* [SHORT EXERCISE] Find the line containing "How far is (x=42, y=65)", then return it and every line after it through the end of the records, exactly. Leave out pictures.
### DATA TO USE
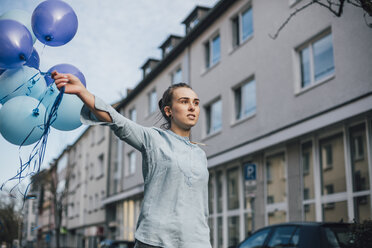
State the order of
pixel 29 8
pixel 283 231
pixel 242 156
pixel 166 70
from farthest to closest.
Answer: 1. pixel 166 70
2. pixel 242 156
3. pixel 283 231
4. pixel 29 8

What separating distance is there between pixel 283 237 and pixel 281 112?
7.29 metres

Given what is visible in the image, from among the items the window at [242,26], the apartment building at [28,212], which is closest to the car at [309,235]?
the apartment building at [28,212]

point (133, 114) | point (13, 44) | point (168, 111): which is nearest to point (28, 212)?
point (133, 114)

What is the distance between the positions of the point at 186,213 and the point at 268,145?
482 inches

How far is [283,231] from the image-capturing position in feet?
25.9

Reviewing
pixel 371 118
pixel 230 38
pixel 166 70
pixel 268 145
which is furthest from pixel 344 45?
pixel 166 70

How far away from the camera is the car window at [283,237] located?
7.65 metres

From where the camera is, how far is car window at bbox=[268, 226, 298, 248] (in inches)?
301

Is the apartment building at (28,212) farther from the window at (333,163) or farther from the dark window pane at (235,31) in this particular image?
the dark window pane at (235,31)

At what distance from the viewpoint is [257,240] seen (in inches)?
329

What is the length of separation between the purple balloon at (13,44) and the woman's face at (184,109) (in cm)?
146

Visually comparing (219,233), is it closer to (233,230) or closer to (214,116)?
(233,230)

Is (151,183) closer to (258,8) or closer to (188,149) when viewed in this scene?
(188,149)

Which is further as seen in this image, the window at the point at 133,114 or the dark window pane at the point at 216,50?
the window at the point at 133,114
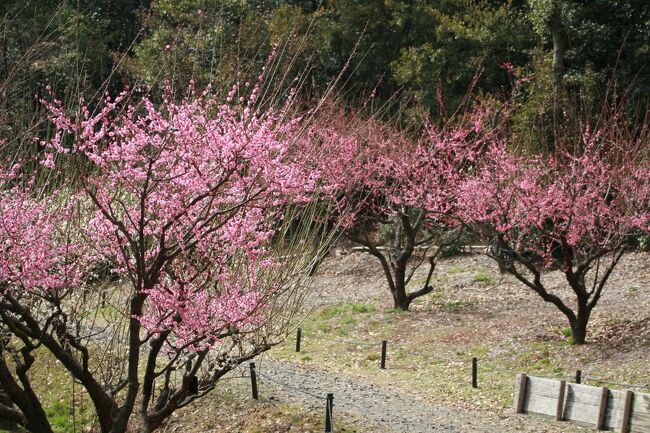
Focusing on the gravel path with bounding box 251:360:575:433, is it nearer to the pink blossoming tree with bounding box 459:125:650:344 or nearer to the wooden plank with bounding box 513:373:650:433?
the wooden plank with bounding box 513:373:650:433

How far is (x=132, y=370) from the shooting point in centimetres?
746

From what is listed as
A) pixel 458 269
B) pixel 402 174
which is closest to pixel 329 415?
pixel 402 174

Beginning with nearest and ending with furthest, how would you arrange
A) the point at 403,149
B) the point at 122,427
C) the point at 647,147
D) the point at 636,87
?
1. the point at 122,427
2. the point at 647,147
3. the point at 403,149
4. the point at 636,87


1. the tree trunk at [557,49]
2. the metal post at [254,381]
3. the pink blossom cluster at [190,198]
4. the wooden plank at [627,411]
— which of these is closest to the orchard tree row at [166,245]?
the pink blossom cluster at [190,198]

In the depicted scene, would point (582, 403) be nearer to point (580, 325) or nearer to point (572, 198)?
point (580, 325)

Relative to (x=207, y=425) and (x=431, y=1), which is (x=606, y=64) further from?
(x=207, y=425)

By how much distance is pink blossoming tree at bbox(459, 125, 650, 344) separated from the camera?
14383 millimetres

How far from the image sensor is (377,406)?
11867 mm

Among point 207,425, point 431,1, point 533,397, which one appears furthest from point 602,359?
point 431,1

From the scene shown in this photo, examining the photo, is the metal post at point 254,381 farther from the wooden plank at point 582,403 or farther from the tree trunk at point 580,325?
the tree trunk at point 580,325

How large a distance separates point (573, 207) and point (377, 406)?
16.0 ft

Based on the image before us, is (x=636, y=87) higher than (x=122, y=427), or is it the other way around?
(x=636, y=87)

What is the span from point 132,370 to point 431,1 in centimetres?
2263

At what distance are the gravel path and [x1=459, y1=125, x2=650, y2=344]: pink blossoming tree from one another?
3.05m
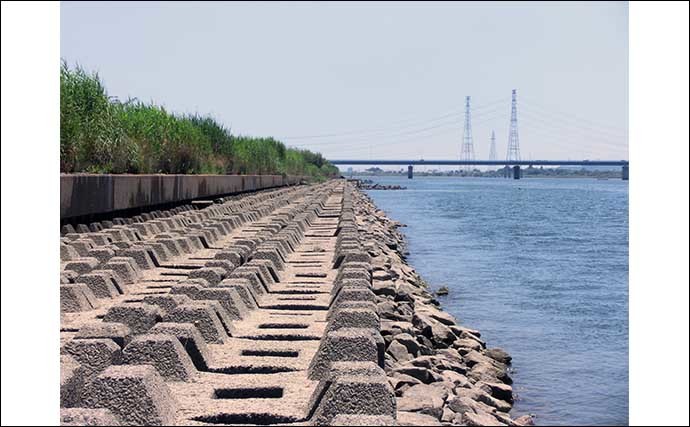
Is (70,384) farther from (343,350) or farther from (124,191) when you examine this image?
(124,191)

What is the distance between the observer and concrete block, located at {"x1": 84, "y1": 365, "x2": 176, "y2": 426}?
403cm

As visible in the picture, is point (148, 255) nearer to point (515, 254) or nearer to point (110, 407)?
point (110, 407)

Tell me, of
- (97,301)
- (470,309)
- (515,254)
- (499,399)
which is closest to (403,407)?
(499,399)

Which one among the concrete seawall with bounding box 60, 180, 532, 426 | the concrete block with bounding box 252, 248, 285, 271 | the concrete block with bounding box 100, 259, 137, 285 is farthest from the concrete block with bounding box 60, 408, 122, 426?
the concrete block with bounding box 252, 248, 285, 271

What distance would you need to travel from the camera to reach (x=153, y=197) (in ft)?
56.2

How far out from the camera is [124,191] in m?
14.8

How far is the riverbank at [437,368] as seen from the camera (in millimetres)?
4965

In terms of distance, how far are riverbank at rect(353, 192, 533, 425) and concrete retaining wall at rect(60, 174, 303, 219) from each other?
4.04 m

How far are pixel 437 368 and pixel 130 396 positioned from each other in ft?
11.0

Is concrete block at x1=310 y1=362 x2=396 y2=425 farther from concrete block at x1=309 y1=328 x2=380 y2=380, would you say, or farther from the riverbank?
concrete block at x1=309 y1=328 x2=380 y2=380

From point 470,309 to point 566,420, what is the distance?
622 cm

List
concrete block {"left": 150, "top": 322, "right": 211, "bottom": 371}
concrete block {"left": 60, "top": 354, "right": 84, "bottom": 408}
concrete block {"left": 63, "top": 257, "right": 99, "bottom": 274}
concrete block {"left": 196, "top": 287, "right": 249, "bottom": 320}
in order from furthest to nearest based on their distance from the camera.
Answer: concrete block {"left": 63, "top": 257, "right": 99, "bottom": 274}, concrete block {"left": 196, "top": 287, "right": 249, "bottom": 320}, concrete block {"left": 150, "top": 322, "right": 211, "bottom": 371}, concrete block {"left": 60, "top": 354, "right": 84, "bottom": 408}

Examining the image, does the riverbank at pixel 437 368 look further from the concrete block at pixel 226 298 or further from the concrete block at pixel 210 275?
the concrete block at pixel 210 275

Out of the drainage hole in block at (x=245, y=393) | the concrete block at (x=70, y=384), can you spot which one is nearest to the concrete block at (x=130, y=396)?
the concrete block at (x=70, y=384)
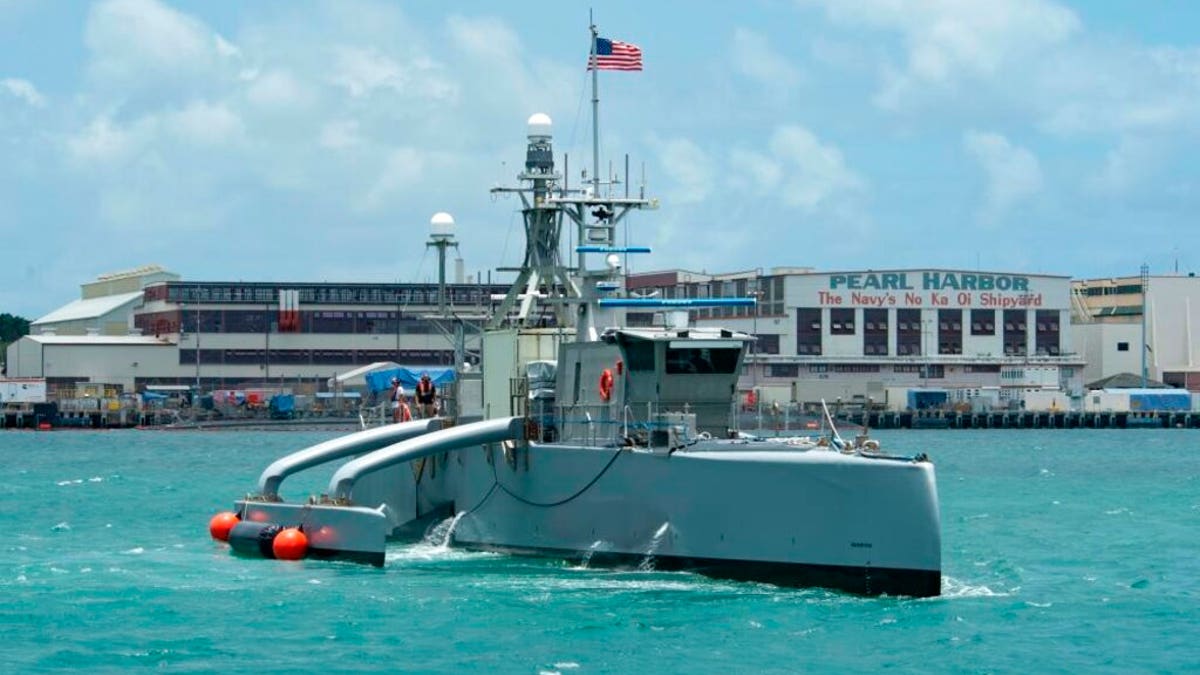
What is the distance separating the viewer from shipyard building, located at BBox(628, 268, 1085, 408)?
4924 inches

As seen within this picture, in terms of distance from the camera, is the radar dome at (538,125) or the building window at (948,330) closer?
the radar dome at (538,125)

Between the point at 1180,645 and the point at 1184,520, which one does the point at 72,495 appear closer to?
the point at 1184,520

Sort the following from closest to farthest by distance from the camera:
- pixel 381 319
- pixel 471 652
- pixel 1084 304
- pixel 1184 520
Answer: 1. pixel 471 652
2. pixel 1184 520
3. pixel 381 319
4. pixel 1084 304

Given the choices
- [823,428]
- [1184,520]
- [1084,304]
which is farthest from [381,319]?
[823,428]

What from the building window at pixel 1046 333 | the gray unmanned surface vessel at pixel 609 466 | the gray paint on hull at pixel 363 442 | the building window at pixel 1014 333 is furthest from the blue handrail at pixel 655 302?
the building window at pixel 1046 333

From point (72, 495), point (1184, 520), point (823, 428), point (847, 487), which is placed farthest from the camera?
point (72, 495)

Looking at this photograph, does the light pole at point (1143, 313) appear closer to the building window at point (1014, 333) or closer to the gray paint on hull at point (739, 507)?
the building window at point (1014, 333)

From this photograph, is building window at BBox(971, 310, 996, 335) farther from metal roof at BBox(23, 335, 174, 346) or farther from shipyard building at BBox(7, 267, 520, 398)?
metal roof at BBox(23, 335, 174, 346)

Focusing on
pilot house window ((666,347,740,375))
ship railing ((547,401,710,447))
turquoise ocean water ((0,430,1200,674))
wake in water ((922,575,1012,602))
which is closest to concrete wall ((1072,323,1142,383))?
turquoise ocean water ((0,430,1200,674))

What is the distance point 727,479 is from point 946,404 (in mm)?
98936

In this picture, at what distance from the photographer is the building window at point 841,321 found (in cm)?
12662

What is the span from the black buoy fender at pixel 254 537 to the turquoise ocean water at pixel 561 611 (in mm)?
383

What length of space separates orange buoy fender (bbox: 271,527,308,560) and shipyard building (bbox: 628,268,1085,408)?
268ft

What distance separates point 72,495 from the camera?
6272cm
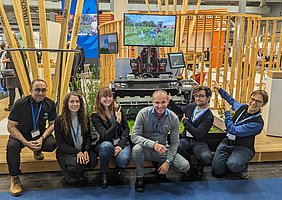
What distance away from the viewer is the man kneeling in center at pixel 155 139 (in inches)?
102

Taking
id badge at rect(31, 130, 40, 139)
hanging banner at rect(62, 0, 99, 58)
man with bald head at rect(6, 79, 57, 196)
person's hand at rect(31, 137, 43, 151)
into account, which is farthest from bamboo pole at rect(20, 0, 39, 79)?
hanging banner at rect(62, 0, 99, 58)

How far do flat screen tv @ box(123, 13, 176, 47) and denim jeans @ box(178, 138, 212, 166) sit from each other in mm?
1308

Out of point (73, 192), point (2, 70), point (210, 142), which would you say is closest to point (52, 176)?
point (73, 192)

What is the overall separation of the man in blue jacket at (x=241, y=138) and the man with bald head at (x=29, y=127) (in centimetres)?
169

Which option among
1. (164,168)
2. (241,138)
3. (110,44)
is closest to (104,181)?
(164,168)

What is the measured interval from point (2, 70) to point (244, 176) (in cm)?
415

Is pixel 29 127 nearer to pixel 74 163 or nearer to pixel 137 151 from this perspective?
pixel 74 163

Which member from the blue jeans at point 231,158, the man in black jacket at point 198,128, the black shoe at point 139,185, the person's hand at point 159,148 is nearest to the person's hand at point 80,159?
the black shoe at point 139,185

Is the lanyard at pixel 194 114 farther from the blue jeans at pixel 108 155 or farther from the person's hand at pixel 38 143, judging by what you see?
the person's hand at pixel 38 143

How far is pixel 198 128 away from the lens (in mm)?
2760

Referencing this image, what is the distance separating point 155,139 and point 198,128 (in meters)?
0.45

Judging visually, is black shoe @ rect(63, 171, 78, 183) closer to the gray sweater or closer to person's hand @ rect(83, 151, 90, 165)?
person's hand @ rect(83, 151, 90, 165)

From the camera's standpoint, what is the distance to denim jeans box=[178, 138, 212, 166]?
272 cm

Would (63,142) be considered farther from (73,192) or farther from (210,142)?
(210,142)
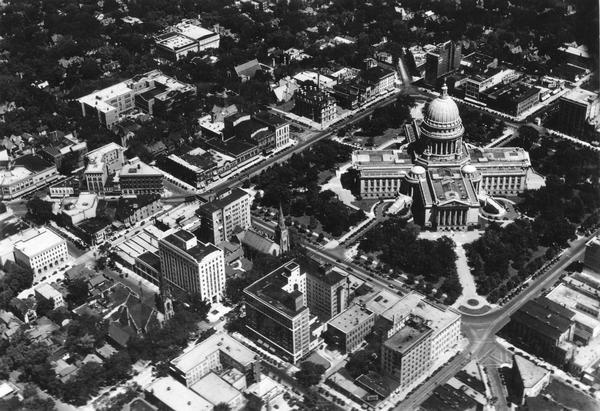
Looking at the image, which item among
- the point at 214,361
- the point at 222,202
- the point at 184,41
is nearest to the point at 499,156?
the point at 222,202

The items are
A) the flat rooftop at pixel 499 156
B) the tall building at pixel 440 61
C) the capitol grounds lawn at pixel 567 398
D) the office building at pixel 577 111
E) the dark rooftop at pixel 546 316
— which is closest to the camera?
the capitol grounds lawn at pixel 567 398

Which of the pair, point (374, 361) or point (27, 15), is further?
point (27, 15)

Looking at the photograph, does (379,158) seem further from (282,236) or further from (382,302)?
(382,302)

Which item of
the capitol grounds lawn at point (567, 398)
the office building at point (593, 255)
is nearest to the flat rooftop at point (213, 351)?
the capitol grounds lawn at point (567, 398)

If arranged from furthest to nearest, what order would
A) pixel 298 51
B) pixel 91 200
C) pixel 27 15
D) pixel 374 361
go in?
pixel 27 15
pixel 298 51
pixel 91 200
pixel 374 361

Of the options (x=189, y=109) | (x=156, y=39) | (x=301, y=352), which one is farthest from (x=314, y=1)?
(x=301, y=352)

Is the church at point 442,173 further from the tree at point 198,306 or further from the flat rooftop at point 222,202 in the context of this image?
the tree at point 198,306

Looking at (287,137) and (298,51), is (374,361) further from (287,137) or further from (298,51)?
(298,51)
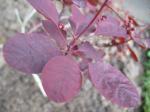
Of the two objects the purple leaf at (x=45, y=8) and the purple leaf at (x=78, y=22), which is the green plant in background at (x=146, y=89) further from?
the purple leaf at (x=45, y=8)

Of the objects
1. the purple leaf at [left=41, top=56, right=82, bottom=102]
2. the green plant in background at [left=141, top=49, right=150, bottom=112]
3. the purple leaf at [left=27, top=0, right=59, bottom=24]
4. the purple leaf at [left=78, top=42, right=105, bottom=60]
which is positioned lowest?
the green plant in background at [left=141, top=49, right=150, bottom=112]

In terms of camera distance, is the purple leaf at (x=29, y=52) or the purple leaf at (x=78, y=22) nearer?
the purple leaf at (x=29, y=52)

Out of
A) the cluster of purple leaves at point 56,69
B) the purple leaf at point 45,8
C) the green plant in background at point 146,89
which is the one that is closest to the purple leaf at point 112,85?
the cluster of purple leaves at point 56,69

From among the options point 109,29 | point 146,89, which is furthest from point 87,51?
point 146,89

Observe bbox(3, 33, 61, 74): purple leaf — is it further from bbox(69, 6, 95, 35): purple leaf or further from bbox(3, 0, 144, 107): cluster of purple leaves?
bbox(69, 6, 95, 35): purple leaf

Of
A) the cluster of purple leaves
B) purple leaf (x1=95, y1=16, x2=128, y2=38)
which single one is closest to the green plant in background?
purple leaf (x1=95, y1=16, x2=128, y2=38)

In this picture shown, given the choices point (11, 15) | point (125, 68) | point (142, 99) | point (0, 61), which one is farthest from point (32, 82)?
point (142, 99)

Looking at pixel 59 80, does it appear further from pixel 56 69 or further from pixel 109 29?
pixel 109 29
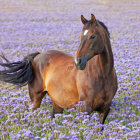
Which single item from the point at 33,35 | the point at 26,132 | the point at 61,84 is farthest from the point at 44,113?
the point at 33,35

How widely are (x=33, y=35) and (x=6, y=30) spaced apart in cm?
266

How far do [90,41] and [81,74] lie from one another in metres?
0.64

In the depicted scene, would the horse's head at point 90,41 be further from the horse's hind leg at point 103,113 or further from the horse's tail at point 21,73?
the horse's tail at point 21,73

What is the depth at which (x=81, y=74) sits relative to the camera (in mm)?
4961

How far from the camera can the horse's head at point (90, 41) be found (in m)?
4.46

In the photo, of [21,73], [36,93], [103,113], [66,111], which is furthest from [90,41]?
[66,111]

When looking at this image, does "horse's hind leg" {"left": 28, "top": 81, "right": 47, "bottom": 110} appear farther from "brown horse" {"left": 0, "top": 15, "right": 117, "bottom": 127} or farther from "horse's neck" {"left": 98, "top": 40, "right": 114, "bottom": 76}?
"horse's neck" {"left": 98, "top": 40, "right": 114, "bottom": 76}

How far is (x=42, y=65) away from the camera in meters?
5.89

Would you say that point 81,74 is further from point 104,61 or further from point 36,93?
point 36,93

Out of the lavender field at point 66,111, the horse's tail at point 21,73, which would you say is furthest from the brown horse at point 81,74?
the lavender field at point 66,111

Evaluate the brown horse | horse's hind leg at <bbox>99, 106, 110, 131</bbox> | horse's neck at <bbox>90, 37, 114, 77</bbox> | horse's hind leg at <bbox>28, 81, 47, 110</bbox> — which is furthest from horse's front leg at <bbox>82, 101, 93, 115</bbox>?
horse's hind leg at <bbox>28, 81, 47, 110</bbox>

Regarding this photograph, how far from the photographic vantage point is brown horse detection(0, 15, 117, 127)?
4.57 m

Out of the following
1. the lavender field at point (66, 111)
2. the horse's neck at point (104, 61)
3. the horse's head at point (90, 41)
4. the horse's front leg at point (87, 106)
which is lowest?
the lavender field at point (66, 111)

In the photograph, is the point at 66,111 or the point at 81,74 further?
the point at 66,111
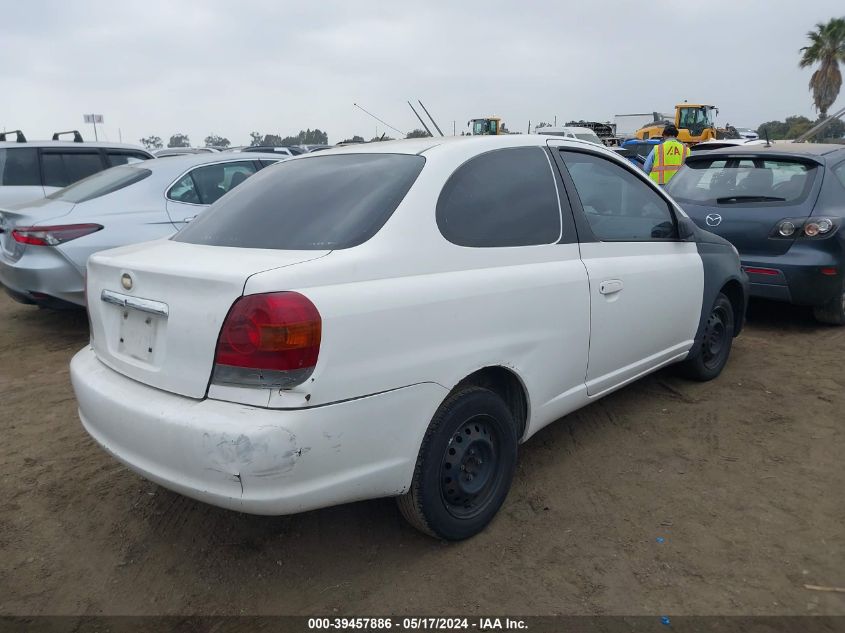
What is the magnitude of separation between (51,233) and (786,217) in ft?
######
* [ANSWER TO THIS EXERCISE]
How far is (x=42, y=65) away from the camera in meters?
5.89

Would you say that point 81,74 is further from point 104,61 or further from point 36,93?
point 36,93

Out of the lavender field at point 66,111, the horse's tail at point 21,73, which would you say is furthest from the brown horse at point 81,74?
the lavender field at point 66,111

Evaluate the brown horse | horse's hind leg at <bbox>99, 106, 110, 131</bbox> | horse's neck at <bbox>90, 37, 114, 77</bbox> | horse's hind leg at <bbox>28, 81, 47, 110</bbox> — which is furthest from horse's front leg at <bbox>82, 101, 93, 115</bbox>?
horse's hind leg at <bbox>28, 81, 47, 110</bbox>

Regarding this photograph, how far from the photographic vantage point is brown horse detection(0, 15, 117, 127)?
4.57 m

Out of the following
1. the lavender field at point (66, 111)
2. the horse's neck at point (104, 61)
3. the horse's head at point (90, 41)
4. the horse's front leg at point (87, 106)
which is lowest?
the lavender field at point (66, 111)

In the photograph, is the point at 66,111 or the point at 81,74 further?
the point at 66,111
What is the magnitude of separation between (51,233) and (786,217) in ft?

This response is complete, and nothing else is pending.